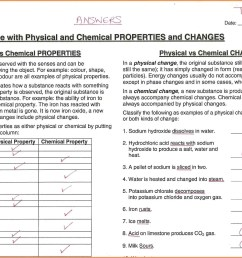 Brainpop Chemical And Physical Changes Worksheet   Printable Worksheets and  Activities for Teachers [ 1433 x 2132 Pixel ]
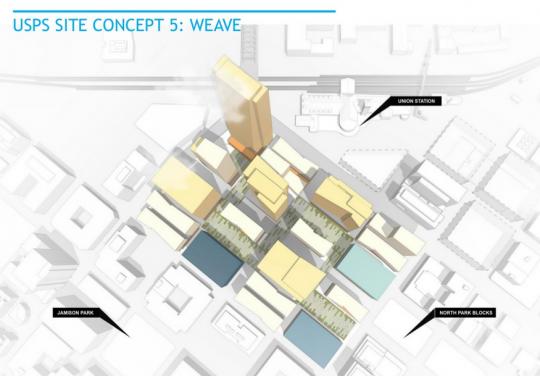weave concept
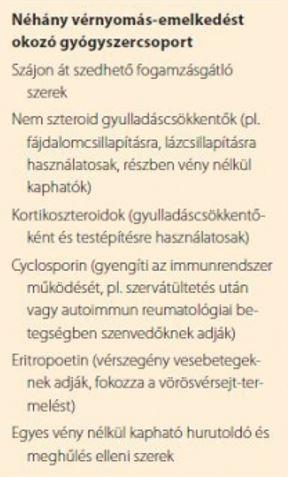 magas vérnyomás hidroklorotiazid magas vérnyomás 1 fok 2 fokozat 3 kockázat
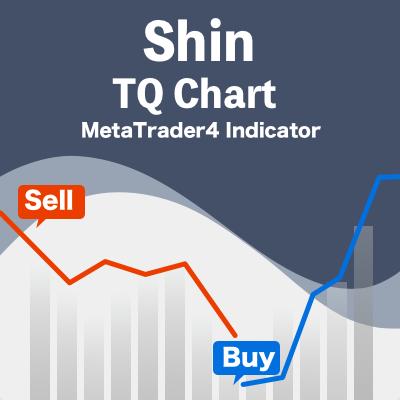 Shin TQ Chart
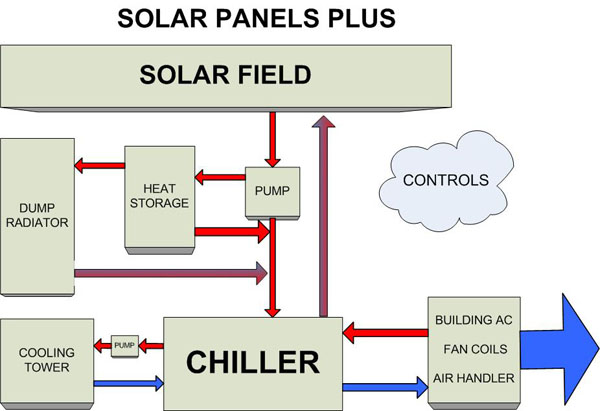 solar ac diagram solar air conditioning system diagram solar ac schematic air conditioner diagram at edmiracle.co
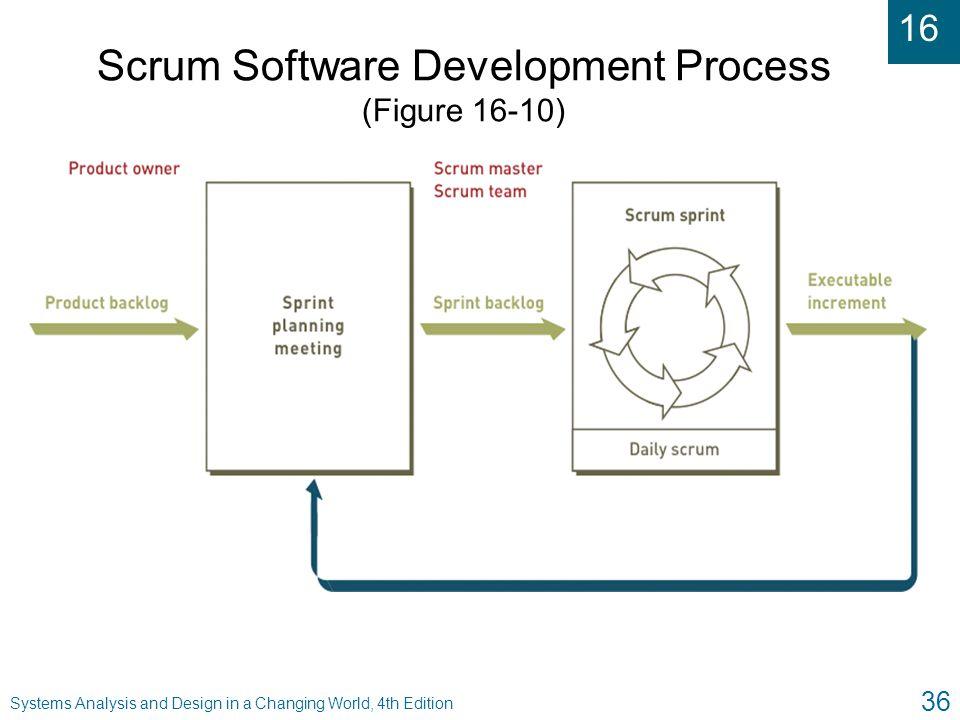 Scrum Software Development Process (Figure 16-10)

= = = = = = =

# EXERCISE PROMPT:
Output the entries above verbatim, with no picture included.

# RESULT FOR THIS EXERCISE:
 Brainpop Chemical And Physical Changes Worksheet   Printable Worksheets and  Activities for Teachers [ 1433 x 2132 Pixel ]
weave concept
 magas vérnyomás hidroklorotiazid magas vérnyomás 1 fok 2 fokozat 3 kockázat
 Shin TQ Chart
 solar ac diagram solar air conditioning system diagram solar ac schematic air conditioner diagram at edmiracle.co
 Scrum Software Development Process (Figure 16-10)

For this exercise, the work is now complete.